2. The method of claim 1, wherein each of the first and second pressures is selected from 1.4 ATA, up to 3.3 ATA.
3. The method of claim 2, wherein the first hyperbaric oxygen therapy treatment is performed within 24 hours of the injury.
4. The method of claim 2, wherein he first hyperbaric oxygen therapy treatment is performed within 6 to 24 hours of the injury.
5. The method of claim 1, wherein the surface interval is between 7 and 10 hours.
6. The method of claim 5, wherein the surface interval is about 9 hours.
7. The method of claim 1, wherein the first pressure is 2.0 ATA.
8. The method of claim 7, wherein the second pressure is 2.4 ATA.
9. The method of claim 1, further comprising the step of providing the patient with normobaric oxygen for a first period of time prior to the first hyperbaric oxygen therapy treatment.
10. The method of claim 1, wherein the injury is a concussion or traumatic brain injury.
11. The method of claim 1, wherein the injury is a musculoskeletal injury.
12. A method of treating a patient for an injury that results in an inflammatory response, comprising the steps of:
within 72 hours of the occurrence of the injury, placing the patient into a hyperbaric chamber and performing a first hyperbaric oxygen therapy treatment at a first pressure selected from 1.4 ATA to 3.3 ATA;
after the first hyperbaric oxygen therapy treatment, maintaining the patient under normobaric conditions for a surface interval of twenty-four hours or less; and
upon the conclusion of the surface interval, performing a second hyperbaric oxygen therapy treatment on the patient at a second pressure selected from 1.4 ATA to 3.3 ATA, the second pressure being different from the first pressure.

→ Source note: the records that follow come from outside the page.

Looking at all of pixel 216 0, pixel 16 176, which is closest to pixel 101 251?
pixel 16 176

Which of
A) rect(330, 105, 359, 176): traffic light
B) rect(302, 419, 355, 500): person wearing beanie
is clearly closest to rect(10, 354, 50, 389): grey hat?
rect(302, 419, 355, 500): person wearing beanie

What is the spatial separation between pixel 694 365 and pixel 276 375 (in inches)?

13. The method of claim 12 wherein performing the first hyperbaric oxygen therapy treatment comprises the steps of:
increasing the pressure in the chamber to the first pressure;
at the first pressure, providing a first oxygen breathing period wherein 100% oxygen is provided to the patient for a time period of a first duration;
after the first oxygen breathing period, providing the patient with a first air break for a time period of a second duration;
after the first air break, providing the patient with a second oxygen breathing period for a time period of the first duration;
after the second oxygen breathing period, providing the patient with a second air break for a time period of the second duration; and
after the second air break, providing the patient with a third oxygen breathing period of a time period of the first duration.

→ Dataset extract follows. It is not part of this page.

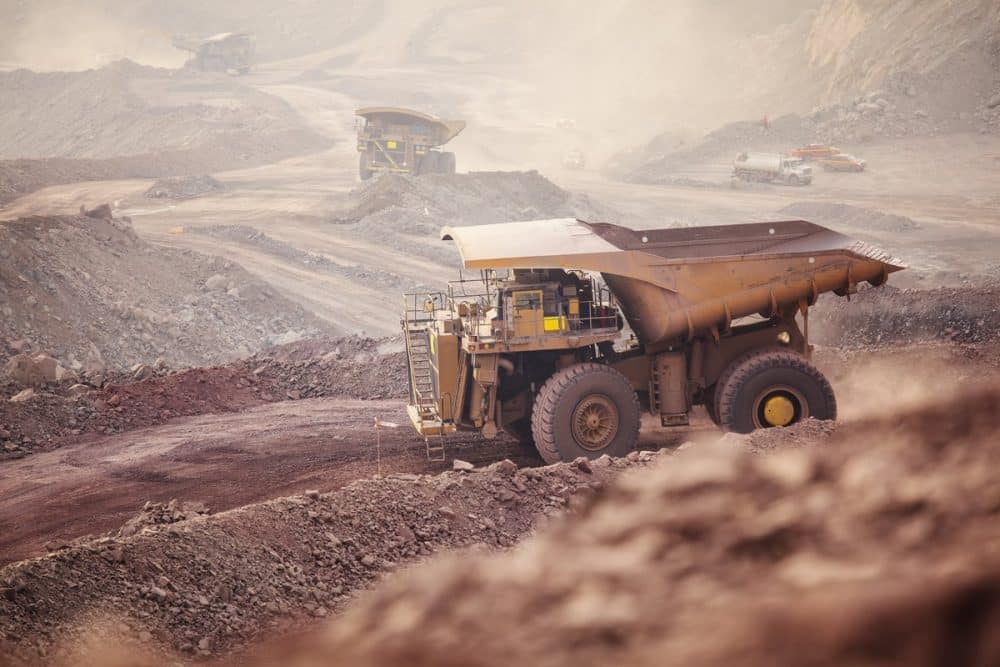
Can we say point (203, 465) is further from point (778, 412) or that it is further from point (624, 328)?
point (778, 412)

14. The method of claim 13, comprising the further steps of:
after the third oxygen breathing period, decreasing the pressure to a third pressure different from the first and second pressures while providing 100% oxygen to the patient;
at the third pressure, providing the patient with a third air break for a time period of the second duration;
after the third air break, providing a fourth oxygen breathing period to the patient at the third pressure for a time period of a third duration; and
after the third air break, reducing the air pressure to a normobaric pressure while providing 100% oxygen to the patient.
15. The method of claim 14, wherein performing the second hyperbaric oxygen therapy treatment comprises the steps of:
increasing the pressure in the chamber to the second pressure;
at the second pressure, providing a first oxygen breathing period wherein 100% oxygen is provided to the patient for a time period of a first duration;
after the first oxygen breathing period, providing the patient with a first air break for a time period of a second duration;
after the first air break, providing the patient with a second oxygen breathing period for a time period of the first duration;
after the second oxygen breathing period, providing the patient with a second air break for a time period of the second duration; and
after the second air break, providing the patient with a third oxygen breathing period of a time period of the first duration.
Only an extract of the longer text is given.